Günümüzde yapay zeka ve robotik sistemler, sanayi dünyasında köklü bir dönüşümün merkezinde yer alıyor. Türkiye de bu dönüşümden payını alarak otomotivden savunma sanayiine uzanan geniş bir yelpazede robot kullanımıyla üretim süreçlerini dönüştürmeye devam ediyor. Artan iş gücü maliyetleri ve yatırımın geri dönüş süresinin kısalması, fabrikalarda otomasyon yatırımlarını daha cazip bir seçenek haline getiriyor.

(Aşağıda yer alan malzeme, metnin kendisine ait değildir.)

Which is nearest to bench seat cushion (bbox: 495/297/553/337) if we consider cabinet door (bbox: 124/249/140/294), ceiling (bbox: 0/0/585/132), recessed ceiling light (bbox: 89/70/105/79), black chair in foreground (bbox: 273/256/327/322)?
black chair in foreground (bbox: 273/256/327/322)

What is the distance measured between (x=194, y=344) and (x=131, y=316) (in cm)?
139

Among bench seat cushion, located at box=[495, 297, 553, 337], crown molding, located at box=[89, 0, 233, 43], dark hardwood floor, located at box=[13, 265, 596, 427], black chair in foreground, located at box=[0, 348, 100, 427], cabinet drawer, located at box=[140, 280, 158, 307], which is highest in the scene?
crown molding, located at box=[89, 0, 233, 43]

ABB Türkiye Robot Bölümü Global Çözüm Merkezi Yöneticisi Gürsen Torum, Uluslararası Robot Federasyonu verilerinin 2020–2024 döneminde küresel robot pazarında sürdürülebilir bir büyümeyi işaret ettiğini belirtiyor. Türkiye’de de bu eğilimin benzer şekilde ilerlediğini vurgulayan Torum, otomasyon talebinin makro dinamikler tarafından tetiklendiğini söylüyor: “İş gücü sıkıntısı ve farklı sektörlerde robot kullanımının artışı ile birlikte tekrar eden ve zorluk yaratan işleri robot çözümleriyle ele almak kaçınılmazlaşıyor.”
Türkiye’nin konumu önemli
KUKA Türkiye ve Orta Doğu CEO’su Fatih Güngör, Çin, Almanya, ABD, Güney Kore ve Japonya’nın bu alanda önde gelen ülkeler olduğunu ifade ederek Türkiye’nin küresel yatırımlar açısından dikkat çektiğini vurguluyor: “Türkiye’nin konumu burada kritik. Özellikle COVID-19 sonrası otomotiv yatırımlarıyla Türkiye, dünya pazarının üzerinde büyüyen bir konuma ulaştı. 2024 verilerine göre Türkiye’de 3.551 robot satışı gerçekleşti ve bu sayı Türkiye’yi dünyanın en büyük 14. pazarı yapıyor.”
Altınay Teknoloji Grubu Yönetim Kurulu Başkanı Hakan Altınay ise yerlilik ve milliliğin her altyapıda vazgeçilmez bir unsur olduğunu belirterek savunma sanayindeki başarıyı yineleyip, “Türkiye birçok otonom sistemi geliştiriyor” şeklinde değerlendirdi.